With MCMC, depending on application, it seems risky to just toss out the NaN/inf results. I'd guess these numerical issues are more likely to occur in certain regions of the state space you're sampling from, so your resulting sample could end up a bit biased. In some cases the bias may be small or otherwise unimportant, so the speed-up and simpler code of filtering NaN/inf results is worth it, but in other cases (like when the MCMC samples feed into some chain of downstream computations) the bias may have sneaky insidious effects.
I didn't think deeply about this back then since my parameter estimates where close/better than the literature I compared to, but now I'm interested in checking the distribution of those NaN/inf. If I recall correctly they were uniformly distributed throughout an adaptive phase.
When people talk about AI taking over the world, a funny image pops up in my head where a robot is trying to enter a frying pan. When you ask it why it's doing that, it says "because I feel like [NaN, NaN, 2.45e24, NaN]", which is a perfectly valid reason.
I'm not at all caught up with the this side of ML but my first instinct is that faulty weights would lead to interpretability issues.
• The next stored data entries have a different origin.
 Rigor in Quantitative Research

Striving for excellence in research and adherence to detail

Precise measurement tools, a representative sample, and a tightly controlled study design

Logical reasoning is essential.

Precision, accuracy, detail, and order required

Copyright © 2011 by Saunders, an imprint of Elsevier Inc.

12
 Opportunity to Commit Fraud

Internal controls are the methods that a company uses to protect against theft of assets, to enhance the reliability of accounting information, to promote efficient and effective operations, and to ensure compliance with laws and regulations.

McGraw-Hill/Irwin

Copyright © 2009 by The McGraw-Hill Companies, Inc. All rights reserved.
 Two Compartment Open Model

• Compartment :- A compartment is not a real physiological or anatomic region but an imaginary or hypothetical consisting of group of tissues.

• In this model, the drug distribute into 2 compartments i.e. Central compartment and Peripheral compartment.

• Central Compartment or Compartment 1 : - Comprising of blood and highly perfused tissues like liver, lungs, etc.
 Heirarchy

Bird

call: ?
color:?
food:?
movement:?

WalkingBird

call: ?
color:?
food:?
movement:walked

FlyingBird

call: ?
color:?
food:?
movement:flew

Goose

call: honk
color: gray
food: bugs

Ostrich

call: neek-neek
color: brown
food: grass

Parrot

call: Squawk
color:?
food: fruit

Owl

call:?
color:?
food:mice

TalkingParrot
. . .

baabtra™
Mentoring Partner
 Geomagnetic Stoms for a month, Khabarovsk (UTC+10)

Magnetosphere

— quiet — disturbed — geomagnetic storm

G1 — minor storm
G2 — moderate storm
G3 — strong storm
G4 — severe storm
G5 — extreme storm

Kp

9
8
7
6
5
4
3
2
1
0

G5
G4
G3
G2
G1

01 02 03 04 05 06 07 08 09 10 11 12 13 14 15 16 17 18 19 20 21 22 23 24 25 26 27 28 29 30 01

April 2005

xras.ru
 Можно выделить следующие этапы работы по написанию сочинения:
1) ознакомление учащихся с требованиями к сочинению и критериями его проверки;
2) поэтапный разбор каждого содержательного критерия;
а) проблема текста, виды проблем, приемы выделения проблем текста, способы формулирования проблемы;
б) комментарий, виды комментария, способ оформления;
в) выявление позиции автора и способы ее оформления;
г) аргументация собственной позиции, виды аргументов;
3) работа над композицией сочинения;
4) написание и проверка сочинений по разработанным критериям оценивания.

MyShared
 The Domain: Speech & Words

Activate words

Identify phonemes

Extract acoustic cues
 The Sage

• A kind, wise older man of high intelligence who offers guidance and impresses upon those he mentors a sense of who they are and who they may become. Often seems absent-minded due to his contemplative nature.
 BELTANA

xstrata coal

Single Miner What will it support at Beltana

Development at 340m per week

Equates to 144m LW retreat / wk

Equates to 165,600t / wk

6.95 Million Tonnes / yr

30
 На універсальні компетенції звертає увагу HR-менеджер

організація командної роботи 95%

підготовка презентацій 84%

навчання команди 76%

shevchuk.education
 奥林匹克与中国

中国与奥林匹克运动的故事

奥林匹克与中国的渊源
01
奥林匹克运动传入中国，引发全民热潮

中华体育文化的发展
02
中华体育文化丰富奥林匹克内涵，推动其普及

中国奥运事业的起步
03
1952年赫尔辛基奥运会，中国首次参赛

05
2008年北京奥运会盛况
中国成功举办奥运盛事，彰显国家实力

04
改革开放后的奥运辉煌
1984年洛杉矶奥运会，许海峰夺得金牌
The numbers represented by NaN/Inf vastly outnumber the ones within precision range, so interpreting them is much more of a guess.
"A considerable group of numerical analysts still believes in the folk “theorem” that fast MM is always numerical unstable, but in actual tests loss of accuracy in fast MM algorithms was limited, and formal proofs of quite reasonable numerical stability of all known fast MM algorithms is available (see [23], [90], [91], [62], and [61])." https://arxiv.org/abs/1804.04102
To add to this comment (from someone who used to engineer proteins, and long ago DFT as well): DFT is only really decent at ground state predictions, computational chemists often have to resort to even more expensive methods to capture "chemistry", i.e. correlated electron-pair physics and higher-state details. Simulating catalysis is extremely challenging!